To Understand More about Encoding U+30C9 vs U+30C8U+3099 - utf-8

ド(U+30C9) vs ド(U+30C8U+3099)
Fyi, the situation is
a user uploaded a file with name containing ド(U+30C8U+3099) to AWS s3 from a web app.
Then, the website sent a POST request containing the file name without url encoding to AWS lambda function for further processing using Python. The name when arrived in Lambda became ド(U+30C9). Python then failed to access the file stored in s3 because of the difference in unicode.
I think the solution would be to do url encoding on frontend before sending the request and do url decoding using urllib.parse.unquote to have the same unicode.
My questions are
would url encoding solve that issue?
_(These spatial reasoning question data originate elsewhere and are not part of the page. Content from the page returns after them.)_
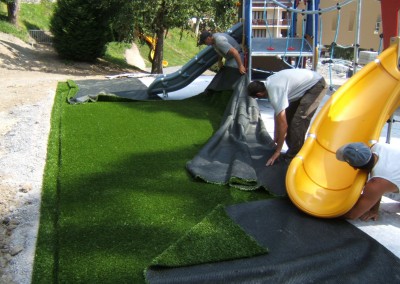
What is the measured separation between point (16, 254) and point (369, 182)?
2636mm

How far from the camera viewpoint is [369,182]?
10.6 feet

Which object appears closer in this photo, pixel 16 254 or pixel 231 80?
pixel 16 254

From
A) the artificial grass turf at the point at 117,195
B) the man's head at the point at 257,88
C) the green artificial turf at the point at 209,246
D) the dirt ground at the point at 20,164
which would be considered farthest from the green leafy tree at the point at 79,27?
the green artificial turf at the point at 209,246

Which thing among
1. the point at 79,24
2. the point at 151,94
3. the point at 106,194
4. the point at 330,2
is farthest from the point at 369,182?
the point at 330,2

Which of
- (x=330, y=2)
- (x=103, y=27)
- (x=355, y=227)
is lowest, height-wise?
(x=355, y=227)

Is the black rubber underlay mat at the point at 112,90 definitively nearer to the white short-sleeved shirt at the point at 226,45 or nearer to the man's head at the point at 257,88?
the white short-sleeved shirt at the point at 226,45

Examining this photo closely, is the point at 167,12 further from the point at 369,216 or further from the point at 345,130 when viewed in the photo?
the point at 369,216

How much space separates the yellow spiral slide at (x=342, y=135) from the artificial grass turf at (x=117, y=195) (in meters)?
0.48

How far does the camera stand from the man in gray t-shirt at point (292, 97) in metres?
4.25

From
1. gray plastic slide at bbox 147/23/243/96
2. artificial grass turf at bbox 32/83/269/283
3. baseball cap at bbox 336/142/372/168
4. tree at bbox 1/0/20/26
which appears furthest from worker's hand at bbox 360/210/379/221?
tree at bbox 1/0/20/26

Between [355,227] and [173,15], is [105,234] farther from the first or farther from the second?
[173,15]

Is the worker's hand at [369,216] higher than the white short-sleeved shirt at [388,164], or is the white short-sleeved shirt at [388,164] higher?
the white short-sleeved shirt at [388,164]

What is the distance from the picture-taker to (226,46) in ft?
23.2

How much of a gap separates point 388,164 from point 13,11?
19271 millimetres
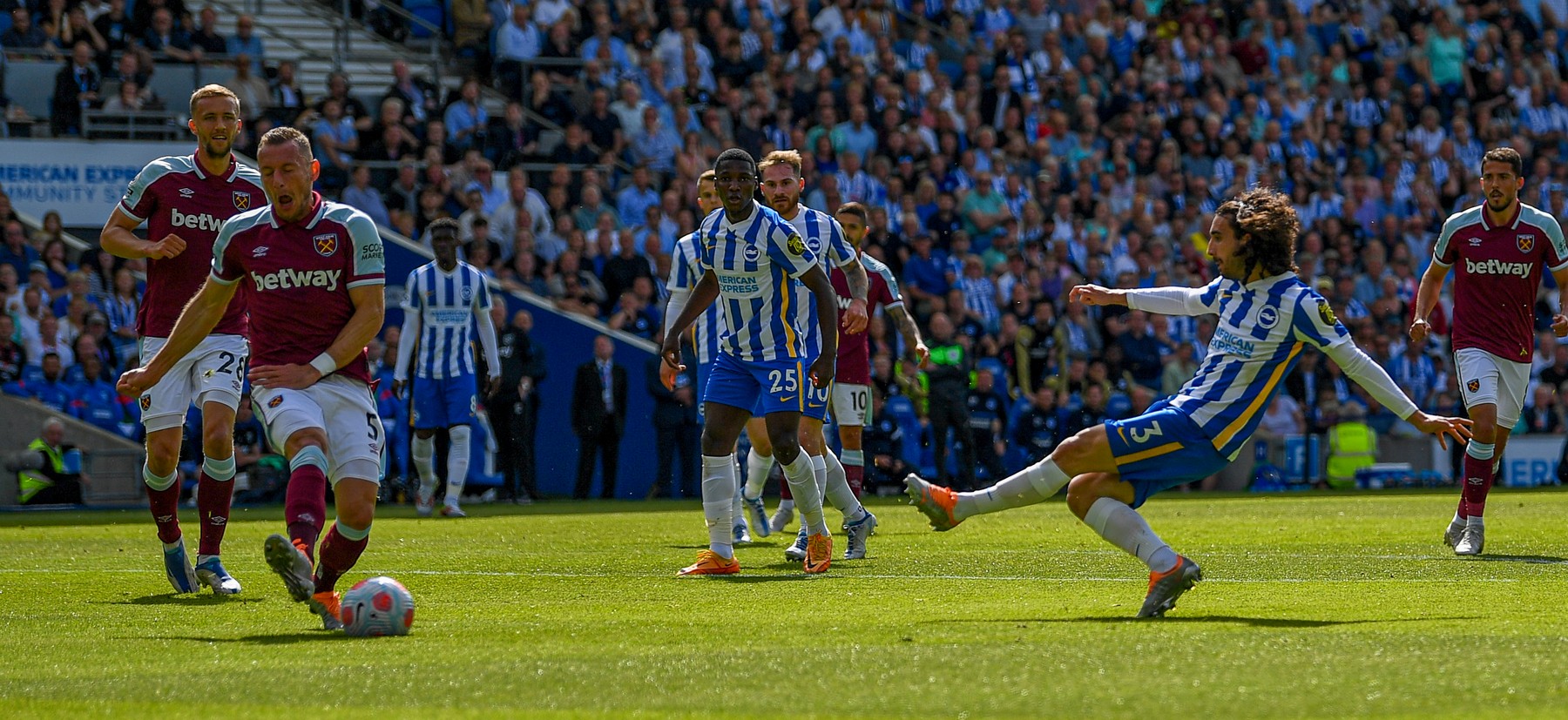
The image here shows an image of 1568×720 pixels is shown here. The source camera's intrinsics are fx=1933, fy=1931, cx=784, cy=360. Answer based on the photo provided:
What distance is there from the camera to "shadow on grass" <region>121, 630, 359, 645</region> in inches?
294

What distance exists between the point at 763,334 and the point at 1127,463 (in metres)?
2.95

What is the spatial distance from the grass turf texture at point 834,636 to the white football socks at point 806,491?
0.40 meters

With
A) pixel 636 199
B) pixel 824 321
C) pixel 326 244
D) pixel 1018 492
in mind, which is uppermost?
pixel 636 199

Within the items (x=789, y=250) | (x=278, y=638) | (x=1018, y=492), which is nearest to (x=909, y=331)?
(x=789, y=250)

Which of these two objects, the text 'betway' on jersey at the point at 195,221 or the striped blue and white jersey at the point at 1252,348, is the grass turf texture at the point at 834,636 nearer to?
the striped blue and white jersey at the point at 1252,348

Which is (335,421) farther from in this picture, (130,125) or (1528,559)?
(130,125)

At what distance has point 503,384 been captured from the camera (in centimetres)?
2156

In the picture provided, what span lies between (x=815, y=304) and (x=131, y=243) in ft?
12.2

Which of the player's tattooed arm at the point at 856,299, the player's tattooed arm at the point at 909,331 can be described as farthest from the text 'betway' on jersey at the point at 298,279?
the player's tattooed arm at the point at 909,331

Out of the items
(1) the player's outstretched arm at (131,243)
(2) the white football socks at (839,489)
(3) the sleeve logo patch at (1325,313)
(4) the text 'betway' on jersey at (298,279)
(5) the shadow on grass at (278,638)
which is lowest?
(5) the shadow on grass at (278,638)

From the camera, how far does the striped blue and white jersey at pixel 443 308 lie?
1792 cm

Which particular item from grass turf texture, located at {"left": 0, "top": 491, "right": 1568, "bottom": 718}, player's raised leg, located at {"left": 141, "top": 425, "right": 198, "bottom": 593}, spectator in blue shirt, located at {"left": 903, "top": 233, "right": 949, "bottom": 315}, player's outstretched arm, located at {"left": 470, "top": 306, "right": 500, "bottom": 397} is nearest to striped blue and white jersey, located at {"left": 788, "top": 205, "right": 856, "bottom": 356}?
grass turf texture, located at {"left": 0, "top": 491, "right": 1568, "bottom": 718}

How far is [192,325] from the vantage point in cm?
827

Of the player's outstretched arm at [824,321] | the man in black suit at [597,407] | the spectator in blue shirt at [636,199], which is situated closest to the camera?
the player's outstretched arm at [824,321]
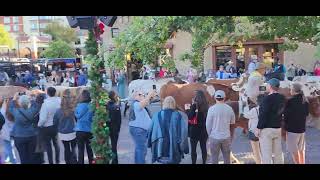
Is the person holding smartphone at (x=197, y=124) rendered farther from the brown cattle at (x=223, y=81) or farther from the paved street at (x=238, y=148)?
the brown cattle at (x=223, y=81)

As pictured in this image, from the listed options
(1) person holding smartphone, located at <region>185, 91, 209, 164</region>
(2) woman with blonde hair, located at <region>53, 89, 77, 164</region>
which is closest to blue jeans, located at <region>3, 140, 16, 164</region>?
(2) woman with blonde hair, located at <region>53, 89, 77, 164</region>

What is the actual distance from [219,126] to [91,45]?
216cm

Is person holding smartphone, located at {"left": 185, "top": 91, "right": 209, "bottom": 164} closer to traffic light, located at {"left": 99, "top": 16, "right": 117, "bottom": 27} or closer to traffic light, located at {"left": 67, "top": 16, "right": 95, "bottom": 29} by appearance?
traffic light, located at {"left": 99, "top": 16, "right": 117, "bottom": 27}

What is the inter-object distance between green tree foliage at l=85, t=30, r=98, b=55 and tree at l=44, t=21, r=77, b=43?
24 cm

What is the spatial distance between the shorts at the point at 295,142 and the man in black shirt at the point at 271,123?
151 millimetres

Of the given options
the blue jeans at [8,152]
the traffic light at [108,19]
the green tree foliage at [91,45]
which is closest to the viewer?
the traffic light at [108,19]

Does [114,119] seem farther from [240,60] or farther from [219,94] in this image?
[240,60]

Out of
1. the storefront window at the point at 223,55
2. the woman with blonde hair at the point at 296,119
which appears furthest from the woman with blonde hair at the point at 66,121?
the woman with blonde hair at the point at 296,119

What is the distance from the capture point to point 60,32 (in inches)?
270

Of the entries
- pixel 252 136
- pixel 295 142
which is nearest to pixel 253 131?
pixel 252 136

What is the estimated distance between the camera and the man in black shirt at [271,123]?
6730mm
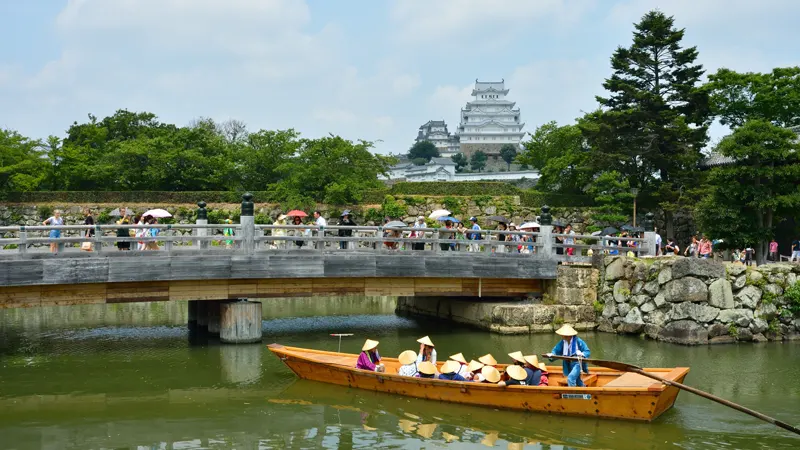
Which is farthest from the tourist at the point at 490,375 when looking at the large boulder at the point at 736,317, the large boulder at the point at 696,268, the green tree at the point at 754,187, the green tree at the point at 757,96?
the green tree at the point at 757,96

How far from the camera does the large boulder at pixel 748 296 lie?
67.1 ft

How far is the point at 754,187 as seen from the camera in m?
23.6

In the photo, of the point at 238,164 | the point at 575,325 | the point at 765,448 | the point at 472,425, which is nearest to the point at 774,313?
the point at 575,325

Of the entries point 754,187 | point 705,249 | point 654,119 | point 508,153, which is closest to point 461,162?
point 508,153

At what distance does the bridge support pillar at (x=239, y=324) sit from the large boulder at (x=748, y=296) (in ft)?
44.6

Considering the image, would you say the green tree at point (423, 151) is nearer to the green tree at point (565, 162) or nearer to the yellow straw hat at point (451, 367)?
the green tree at point (565, 162)

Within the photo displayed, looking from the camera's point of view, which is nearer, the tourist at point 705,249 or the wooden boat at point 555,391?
the wooden boat at point 555,391

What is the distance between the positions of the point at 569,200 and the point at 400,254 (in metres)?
23.4

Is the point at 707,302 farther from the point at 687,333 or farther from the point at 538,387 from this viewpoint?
the point at 538,387

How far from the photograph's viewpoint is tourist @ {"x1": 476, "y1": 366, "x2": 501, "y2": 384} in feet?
44.0

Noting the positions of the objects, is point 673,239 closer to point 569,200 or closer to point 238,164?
point 569,200

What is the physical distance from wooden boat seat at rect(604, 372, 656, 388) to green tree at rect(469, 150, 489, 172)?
7831 centimetres

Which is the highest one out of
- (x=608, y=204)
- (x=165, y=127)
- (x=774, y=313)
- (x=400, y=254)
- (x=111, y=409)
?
(x=165, y=127)

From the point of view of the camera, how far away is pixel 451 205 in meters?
42.8
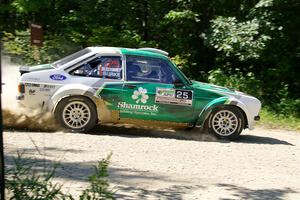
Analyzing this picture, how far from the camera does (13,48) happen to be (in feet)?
51.5

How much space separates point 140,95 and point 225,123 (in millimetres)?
1735

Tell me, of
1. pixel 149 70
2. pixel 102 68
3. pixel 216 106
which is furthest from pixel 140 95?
pixel 216 106

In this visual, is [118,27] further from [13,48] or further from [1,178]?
[1,178]

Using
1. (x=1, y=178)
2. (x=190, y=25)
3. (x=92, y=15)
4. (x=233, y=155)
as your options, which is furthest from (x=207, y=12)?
(x=1, y=178)

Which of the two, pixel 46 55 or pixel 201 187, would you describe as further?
pixel 46 55

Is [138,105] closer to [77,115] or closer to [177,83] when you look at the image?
[177,83]

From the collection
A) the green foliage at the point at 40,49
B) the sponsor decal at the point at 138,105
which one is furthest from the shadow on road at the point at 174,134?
the green foliage at the point at 40,49

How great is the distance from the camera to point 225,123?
997 cm

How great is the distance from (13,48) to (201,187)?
10.7 meters

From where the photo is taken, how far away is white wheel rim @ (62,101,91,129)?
369 inches

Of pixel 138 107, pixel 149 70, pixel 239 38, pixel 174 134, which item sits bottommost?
pixel 174 134

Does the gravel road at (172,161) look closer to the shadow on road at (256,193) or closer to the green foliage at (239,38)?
the shadow on road at (256,193)

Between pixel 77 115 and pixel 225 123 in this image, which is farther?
pixel 225 123

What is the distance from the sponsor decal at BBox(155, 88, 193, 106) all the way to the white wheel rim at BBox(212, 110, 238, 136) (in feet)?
2.15
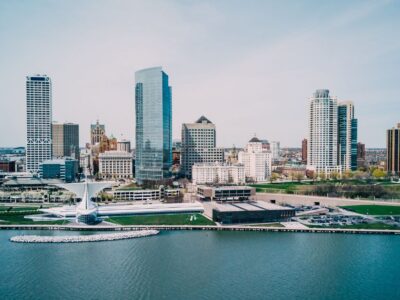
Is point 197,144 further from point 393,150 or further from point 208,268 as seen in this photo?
point 208,268

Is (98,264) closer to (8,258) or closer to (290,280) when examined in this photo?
(8,258)

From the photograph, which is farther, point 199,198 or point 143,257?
point 199,198

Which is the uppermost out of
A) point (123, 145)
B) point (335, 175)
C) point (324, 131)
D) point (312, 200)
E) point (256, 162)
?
point (324, 131)

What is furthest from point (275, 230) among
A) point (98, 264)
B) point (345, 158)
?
point (345, 158)

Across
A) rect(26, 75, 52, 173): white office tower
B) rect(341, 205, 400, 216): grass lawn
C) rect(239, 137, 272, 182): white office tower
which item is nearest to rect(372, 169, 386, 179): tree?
rect(239, 137, 272, 182): white office tower

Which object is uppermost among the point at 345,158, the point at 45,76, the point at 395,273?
the point at 45,76

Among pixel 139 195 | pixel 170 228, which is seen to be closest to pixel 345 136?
pixel 139 195

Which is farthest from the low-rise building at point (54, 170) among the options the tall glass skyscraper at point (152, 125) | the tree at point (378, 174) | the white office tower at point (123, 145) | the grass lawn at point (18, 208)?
the tree at point (378, 174)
I can't reproduce the same issue probably because I am on a different OS from the user's OS.
How exactly did it happen since both requests (uploading to s3 and sending the 2nd request to lambda) happened on the user's machine?
Thank you.

Your are hitting a common case (maybe more common in Latin scripts): canonical equivalence. Unicode requires to handle canonical equivalent sequences in the same manner.
If you look in UnicodeData.txt you will find:
30C8;KATAKANA LETTER TO;Lo;0;L;;;;;N;;;;;
30C9;KATAKANA LETTER DO;Lo;0;L;30C8 3099;;;;N;;;;;
so, 30C9 is canonical equivalent to 30C8 3099.
Usually, it is better to normalize Unicode strings to a common canonical form. Unfortunately we have two of them: NFC and NFD: Normalization Form Canonical Composition and Normalization Form Canonical Decomposition. Apple prefers the later (and Unicode original design/preference is about this form), and most of the other vendors the first.
So do no trust web browsers to keep the same form. But also consider that input methods on user side may give you different variations (and with keyboards you may have also non-canonical forms which should be normalized [this can happens with several combining characters]).
So, on your backend you should choose a normalization form, and transform all input data in such form (or just be sure that all search and comparing functions can handle equivalent sequences correctly, but this requires a normalization on every call, so it may be less efficient).
Python has unicodedata.normalize() (in standard library, see unicodedata module), to normalize Unicode strings. Eventually on other languages you should use ICU library. In any case, you should normalize Unicode strings.
Note: this has nothing about encoding, but it is in built directly in Unicode design. The reason is about requirement to be compatible with old encoding and old encodings had both ways to describe the same characters.

Related

Using ASCII delimiters (29-31) in modern programming

I'm currently building a hash key string (collapsed from a map) where the values that are delimited by the special ASCII unit delimiter 31 (1F).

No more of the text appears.